Targeting Platelet-Immune Cell Interactions for Next-Generation Glioblastoma Therapies


ASPIRE Award in Partnership with The Sontag Foundation, The Anne and Claude Berda Foundation, the National Brain Tumor Society, the Southeastern Brain Tumor Foundation, and the Uncle Kory Foundation

Justin Lathia, PhD, Cleveland Clinic Lerner Research Institute

Justin Lathia, PhD

The standard of care for glioblastoma has changed little in decades, and the disease remains fundamentally incurable, underscoring the need for new therapeutic strategies that address both tumor-intrinsic resistance and immunosuppressive interactions in the tumor microenvironment. While immune cells are recognized as key drivers of glioblastoma progression, the contribution of platelets, which are elevated and hyperreactive in many patients and correlate with worse outcomes, is poorly understood. This ASPIRE Award tackles the overarching question of how platelet–immune crosstalk shapes immunosuppression in glioblastoma and whether sex-specific biology contributes to clinically meaningful differences in tumor behavior and therapeutic response. 

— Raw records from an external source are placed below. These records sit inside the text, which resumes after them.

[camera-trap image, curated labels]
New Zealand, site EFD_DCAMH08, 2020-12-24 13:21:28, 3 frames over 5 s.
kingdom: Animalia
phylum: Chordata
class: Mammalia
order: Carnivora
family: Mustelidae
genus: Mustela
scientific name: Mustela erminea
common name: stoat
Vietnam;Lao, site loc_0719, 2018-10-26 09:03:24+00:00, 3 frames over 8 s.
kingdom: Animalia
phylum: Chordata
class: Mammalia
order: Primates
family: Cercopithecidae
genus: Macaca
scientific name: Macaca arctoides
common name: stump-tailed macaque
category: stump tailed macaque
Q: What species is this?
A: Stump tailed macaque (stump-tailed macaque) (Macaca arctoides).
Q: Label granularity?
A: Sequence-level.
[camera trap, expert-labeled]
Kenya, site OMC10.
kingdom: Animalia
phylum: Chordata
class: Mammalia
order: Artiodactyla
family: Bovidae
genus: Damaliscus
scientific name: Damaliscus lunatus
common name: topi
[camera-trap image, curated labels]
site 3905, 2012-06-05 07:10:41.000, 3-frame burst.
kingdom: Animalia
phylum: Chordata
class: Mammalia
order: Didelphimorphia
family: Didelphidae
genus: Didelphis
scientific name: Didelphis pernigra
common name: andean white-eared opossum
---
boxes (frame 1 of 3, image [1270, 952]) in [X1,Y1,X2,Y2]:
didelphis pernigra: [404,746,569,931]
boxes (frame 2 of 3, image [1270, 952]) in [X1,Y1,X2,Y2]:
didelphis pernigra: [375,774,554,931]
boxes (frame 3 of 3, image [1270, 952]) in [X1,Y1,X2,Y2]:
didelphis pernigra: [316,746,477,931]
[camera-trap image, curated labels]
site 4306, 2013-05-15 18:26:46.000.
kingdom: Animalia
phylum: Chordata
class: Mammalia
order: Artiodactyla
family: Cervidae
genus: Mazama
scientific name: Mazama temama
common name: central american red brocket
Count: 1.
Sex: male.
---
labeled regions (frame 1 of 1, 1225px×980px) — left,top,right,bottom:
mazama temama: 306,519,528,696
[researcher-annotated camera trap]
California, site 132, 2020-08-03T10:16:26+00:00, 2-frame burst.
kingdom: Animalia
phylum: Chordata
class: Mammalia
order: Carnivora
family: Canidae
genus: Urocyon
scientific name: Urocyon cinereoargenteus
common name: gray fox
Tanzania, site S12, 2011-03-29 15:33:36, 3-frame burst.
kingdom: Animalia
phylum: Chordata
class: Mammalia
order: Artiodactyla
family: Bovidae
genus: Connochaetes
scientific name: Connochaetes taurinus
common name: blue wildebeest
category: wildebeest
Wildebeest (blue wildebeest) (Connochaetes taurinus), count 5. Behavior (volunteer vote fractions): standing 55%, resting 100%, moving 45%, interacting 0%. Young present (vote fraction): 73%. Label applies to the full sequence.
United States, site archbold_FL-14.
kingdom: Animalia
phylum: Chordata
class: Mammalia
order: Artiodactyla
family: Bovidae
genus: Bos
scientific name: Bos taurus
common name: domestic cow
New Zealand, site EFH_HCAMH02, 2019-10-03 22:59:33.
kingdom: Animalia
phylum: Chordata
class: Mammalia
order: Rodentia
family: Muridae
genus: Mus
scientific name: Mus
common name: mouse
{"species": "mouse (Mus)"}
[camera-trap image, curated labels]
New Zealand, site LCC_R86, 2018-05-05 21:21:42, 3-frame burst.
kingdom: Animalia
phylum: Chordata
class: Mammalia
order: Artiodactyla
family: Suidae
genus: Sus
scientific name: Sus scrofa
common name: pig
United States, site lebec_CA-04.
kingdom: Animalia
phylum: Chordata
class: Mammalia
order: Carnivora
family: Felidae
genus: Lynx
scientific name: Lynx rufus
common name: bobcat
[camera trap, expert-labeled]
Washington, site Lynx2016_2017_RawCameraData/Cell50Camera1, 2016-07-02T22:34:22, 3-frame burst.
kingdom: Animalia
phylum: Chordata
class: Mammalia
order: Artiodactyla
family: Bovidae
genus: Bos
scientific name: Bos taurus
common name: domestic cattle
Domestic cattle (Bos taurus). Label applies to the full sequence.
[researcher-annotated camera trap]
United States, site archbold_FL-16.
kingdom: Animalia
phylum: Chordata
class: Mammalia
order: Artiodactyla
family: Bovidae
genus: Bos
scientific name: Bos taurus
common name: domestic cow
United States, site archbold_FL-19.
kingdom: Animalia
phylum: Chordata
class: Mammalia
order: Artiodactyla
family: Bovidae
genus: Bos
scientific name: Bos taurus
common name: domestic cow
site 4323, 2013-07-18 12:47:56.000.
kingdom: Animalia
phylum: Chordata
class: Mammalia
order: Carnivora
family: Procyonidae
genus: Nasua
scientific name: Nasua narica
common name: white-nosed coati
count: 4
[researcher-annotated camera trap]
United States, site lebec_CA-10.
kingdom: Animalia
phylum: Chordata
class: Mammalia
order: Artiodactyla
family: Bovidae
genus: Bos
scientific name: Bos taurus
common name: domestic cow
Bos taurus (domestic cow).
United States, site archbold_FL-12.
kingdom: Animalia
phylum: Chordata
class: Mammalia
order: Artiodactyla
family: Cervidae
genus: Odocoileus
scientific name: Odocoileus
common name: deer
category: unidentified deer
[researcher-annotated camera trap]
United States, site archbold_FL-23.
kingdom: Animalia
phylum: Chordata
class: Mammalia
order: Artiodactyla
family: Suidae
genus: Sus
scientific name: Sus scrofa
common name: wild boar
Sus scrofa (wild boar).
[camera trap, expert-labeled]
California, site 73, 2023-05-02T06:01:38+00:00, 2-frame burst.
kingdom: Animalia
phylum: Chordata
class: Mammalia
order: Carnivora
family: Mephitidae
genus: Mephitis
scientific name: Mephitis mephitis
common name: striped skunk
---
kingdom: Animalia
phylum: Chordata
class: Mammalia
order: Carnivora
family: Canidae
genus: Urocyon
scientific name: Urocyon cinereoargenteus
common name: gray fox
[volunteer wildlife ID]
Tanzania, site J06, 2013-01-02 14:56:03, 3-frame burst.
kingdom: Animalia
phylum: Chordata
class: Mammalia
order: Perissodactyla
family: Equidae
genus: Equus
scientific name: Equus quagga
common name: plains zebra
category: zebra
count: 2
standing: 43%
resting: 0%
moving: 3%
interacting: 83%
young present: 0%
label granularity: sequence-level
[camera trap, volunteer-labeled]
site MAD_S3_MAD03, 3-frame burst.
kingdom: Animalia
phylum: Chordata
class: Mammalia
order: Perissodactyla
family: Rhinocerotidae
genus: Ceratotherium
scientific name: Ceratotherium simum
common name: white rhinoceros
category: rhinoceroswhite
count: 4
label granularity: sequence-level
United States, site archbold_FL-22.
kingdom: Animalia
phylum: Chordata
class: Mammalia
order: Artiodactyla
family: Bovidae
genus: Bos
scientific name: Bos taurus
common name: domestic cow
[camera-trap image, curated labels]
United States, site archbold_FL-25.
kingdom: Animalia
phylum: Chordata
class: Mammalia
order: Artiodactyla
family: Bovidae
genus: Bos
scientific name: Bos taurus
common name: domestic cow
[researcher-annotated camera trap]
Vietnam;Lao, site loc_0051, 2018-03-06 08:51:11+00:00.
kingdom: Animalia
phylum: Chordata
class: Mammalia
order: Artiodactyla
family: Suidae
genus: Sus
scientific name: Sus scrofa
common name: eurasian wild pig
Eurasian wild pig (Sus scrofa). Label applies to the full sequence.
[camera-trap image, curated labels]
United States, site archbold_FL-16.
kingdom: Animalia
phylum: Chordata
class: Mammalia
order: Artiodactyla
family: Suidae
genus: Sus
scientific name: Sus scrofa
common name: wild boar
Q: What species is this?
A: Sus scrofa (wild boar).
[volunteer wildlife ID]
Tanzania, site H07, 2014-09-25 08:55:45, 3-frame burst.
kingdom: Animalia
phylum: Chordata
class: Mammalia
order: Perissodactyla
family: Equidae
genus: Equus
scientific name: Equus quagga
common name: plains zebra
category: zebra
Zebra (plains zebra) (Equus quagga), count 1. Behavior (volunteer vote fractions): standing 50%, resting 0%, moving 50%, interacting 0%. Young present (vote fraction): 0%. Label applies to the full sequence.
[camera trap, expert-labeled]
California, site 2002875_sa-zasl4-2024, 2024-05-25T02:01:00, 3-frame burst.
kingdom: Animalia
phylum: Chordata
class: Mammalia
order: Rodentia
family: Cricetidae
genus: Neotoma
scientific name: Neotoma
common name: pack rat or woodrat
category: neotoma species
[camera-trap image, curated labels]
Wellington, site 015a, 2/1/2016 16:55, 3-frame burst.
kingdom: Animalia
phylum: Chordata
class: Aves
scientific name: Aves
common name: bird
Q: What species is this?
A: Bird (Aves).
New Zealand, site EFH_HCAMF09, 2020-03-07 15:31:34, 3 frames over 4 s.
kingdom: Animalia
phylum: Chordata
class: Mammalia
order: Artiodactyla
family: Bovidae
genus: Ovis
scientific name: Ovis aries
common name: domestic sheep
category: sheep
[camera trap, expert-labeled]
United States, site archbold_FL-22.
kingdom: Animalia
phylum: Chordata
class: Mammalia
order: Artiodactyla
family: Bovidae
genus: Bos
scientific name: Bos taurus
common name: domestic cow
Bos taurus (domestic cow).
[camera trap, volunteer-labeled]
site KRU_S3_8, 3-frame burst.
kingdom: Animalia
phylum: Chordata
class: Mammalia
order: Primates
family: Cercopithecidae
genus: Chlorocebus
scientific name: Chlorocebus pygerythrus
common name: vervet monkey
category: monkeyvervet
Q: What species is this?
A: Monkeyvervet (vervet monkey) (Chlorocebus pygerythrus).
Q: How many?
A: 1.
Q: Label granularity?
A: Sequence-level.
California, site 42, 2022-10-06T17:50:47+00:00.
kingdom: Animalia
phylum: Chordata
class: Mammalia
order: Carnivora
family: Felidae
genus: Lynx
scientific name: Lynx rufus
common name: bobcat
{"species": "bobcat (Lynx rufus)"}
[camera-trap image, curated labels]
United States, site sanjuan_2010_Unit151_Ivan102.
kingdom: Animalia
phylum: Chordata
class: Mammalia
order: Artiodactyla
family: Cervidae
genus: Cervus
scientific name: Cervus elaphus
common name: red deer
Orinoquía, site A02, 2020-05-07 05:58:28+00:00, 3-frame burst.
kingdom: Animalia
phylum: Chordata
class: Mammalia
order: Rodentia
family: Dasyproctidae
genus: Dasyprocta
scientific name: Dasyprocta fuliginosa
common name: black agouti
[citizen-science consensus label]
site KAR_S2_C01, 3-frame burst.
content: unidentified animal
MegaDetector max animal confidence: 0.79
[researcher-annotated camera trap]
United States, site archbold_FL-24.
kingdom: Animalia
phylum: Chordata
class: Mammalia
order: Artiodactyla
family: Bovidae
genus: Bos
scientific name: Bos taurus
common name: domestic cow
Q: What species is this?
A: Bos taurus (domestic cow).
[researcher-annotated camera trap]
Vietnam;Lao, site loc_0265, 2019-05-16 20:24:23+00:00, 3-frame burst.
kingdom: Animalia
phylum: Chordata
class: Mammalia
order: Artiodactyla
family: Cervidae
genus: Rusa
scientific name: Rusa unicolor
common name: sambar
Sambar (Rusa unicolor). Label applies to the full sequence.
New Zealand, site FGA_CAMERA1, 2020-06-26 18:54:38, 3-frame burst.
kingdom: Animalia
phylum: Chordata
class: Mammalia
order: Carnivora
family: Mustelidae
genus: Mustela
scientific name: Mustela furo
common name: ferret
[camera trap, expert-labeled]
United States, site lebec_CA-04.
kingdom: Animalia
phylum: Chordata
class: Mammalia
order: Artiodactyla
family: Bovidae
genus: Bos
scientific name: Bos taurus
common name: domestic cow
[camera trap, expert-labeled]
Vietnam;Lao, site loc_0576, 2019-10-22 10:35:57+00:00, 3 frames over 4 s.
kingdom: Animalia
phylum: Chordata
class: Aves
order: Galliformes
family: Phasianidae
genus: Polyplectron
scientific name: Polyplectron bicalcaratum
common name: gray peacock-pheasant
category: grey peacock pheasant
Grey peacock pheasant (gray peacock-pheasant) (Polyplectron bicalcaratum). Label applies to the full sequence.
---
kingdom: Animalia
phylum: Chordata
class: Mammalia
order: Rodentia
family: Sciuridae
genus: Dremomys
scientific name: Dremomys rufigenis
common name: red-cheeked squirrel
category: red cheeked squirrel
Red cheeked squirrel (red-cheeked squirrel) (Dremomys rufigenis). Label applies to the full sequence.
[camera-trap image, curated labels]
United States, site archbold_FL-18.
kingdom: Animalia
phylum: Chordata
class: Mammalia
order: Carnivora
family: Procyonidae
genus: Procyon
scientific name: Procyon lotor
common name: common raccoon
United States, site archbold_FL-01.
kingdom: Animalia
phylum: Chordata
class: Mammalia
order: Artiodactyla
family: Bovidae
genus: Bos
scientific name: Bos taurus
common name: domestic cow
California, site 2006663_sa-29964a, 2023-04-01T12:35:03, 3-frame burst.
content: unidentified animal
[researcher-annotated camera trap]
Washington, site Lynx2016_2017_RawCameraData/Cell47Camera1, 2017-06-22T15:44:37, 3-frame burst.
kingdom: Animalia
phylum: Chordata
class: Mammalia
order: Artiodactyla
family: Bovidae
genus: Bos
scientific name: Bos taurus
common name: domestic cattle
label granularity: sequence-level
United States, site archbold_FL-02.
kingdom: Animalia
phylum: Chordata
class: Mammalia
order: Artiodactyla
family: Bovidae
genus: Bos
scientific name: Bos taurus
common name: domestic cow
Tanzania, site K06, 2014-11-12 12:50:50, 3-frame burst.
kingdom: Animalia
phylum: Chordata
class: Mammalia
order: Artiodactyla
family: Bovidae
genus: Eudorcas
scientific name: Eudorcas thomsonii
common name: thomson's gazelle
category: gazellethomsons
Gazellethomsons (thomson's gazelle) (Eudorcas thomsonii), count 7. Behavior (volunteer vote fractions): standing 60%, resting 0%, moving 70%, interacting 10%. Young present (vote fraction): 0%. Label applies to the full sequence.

 The team will build on preliminary data indicating that thrombin-driven signaling through protease-activated receptor 4 (PAR4) promotes platelet activation and suppresses intratumoral CD8+ T cell number and function in a sex-dependent manner by defining the mechanisms that establish these differences. Using integrated mouse glioblastoma models, genetic and pharmacologic perturbations, immune profiling, and spatial transcriptomic readouts, they will map how platelet–T cell interactions influence tumor growth and response and dissect the roles of sex hormones and sex chromosome complement in these pathways. Complementary assays using human platelets and CD8+ T cells will provide translational validation. By positioning platelets and PAR4 as actionable immunoregulatory nodes, this project offers a clear line of sight toward repurposing next-generation PAR4 inhibitors to improve outcomes for glioblastoma patients, while informing biologically grounded, sex-aware precision strategies.